▸ Directions for this task: Update the lines starting at "How far is point" and ending at "19453 millimetres" by replacing "observing position" with "camera". Keep everything else unchanged.
===== Dataset entries
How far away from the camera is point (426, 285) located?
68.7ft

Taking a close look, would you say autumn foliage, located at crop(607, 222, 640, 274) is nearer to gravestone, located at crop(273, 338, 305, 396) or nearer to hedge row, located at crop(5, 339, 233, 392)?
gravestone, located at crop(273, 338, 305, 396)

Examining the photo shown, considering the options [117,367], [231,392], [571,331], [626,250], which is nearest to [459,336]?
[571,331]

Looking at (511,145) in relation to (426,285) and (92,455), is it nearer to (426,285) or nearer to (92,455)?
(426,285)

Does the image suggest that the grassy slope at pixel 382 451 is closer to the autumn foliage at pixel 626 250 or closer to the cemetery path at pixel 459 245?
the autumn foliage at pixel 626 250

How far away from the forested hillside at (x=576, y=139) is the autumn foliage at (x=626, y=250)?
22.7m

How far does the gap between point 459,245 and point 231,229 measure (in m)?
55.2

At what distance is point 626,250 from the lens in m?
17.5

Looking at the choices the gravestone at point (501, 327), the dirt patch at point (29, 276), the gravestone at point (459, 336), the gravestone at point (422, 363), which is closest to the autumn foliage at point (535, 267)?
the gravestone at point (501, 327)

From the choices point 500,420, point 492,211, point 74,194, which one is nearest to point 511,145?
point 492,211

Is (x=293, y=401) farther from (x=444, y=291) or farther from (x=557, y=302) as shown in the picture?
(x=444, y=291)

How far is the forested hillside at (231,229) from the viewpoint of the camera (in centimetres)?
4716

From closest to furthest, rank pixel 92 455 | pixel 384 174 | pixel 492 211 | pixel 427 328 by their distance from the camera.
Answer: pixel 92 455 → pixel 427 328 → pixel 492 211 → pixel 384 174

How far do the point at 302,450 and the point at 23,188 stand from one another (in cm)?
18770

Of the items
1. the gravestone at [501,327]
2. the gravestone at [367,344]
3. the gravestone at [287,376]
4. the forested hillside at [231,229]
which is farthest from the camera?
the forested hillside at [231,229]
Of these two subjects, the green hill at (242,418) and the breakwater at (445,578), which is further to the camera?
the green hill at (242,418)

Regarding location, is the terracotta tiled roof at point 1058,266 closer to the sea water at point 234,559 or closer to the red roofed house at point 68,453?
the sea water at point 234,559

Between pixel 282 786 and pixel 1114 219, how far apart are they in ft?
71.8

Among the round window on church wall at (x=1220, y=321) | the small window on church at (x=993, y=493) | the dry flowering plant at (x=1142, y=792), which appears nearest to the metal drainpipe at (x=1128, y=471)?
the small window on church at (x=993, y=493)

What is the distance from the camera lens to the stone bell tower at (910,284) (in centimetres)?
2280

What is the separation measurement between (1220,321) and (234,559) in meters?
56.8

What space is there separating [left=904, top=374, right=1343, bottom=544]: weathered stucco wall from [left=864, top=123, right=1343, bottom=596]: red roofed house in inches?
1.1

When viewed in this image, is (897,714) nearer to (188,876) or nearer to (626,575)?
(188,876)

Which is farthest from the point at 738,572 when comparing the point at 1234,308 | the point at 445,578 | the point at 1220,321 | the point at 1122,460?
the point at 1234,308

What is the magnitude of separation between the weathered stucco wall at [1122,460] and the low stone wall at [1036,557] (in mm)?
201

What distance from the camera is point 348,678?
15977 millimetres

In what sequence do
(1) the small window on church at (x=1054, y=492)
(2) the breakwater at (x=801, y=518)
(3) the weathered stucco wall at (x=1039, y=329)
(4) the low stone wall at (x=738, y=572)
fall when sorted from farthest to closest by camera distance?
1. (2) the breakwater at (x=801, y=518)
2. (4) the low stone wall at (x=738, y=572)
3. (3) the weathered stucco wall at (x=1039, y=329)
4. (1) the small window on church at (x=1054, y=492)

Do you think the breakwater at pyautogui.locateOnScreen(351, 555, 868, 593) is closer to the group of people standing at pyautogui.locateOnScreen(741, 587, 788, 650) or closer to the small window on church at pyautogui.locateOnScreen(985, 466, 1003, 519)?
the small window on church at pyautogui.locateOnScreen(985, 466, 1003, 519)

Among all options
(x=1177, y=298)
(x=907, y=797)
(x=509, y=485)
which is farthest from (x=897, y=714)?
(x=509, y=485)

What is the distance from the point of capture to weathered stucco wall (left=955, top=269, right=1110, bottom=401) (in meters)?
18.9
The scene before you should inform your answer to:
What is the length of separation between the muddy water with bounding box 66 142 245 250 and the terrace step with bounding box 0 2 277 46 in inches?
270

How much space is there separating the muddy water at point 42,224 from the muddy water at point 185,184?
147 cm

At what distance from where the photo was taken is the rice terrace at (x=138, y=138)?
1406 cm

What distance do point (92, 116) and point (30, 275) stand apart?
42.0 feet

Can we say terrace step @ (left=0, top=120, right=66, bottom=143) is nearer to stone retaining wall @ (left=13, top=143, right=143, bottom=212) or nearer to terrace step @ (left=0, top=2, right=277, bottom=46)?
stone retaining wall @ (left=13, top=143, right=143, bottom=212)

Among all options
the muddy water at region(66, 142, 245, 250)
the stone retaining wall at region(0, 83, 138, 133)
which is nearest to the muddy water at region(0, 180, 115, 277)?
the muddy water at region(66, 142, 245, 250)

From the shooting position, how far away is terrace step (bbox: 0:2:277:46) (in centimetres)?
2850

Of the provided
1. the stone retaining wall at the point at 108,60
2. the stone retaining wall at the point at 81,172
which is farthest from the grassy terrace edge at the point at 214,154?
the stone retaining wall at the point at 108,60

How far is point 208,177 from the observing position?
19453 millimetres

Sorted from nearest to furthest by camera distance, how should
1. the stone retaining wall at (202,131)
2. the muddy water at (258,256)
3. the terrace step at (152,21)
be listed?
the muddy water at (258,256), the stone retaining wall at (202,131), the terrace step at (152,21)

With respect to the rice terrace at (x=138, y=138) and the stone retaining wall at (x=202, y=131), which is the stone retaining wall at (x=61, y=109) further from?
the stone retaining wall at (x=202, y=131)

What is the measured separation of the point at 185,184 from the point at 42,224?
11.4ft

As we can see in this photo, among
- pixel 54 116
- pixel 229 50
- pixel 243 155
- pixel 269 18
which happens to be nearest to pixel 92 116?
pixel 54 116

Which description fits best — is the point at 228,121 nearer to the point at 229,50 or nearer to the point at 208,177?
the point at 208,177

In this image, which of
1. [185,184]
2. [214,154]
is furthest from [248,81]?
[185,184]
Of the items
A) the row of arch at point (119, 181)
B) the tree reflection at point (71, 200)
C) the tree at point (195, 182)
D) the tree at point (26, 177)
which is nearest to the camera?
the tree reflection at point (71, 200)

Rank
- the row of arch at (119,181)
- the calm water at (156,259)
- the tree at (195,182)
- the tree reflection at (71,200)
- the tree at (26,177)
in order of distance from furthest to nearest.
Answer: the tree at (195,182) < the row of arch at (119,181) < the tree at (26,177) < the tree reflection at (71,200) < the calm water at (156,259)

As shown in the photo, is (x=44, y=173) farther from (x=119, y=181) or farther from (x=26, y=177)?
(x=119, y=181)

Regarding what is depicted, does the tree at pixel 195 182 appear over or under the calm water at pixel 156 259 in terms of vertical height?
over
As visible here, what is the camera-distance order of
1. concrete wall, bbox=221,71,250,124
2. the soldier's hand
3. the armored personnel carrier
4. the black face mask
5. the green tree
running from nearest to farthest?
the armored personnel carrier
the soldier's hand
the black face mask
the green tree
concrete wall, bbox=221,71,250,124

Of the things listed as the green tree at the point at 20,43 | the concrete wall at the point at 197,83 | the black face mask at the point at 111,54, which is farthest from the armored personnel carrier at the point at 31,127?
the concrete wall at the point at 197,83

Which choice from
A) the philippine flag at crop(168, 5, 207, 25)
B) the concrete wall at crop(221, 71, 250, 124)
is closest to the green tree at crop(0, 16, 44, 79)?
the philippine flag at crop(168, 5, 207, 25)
==========
▸ Finished exercise:
How far is point 208,177 from the camera?
19453 millimetres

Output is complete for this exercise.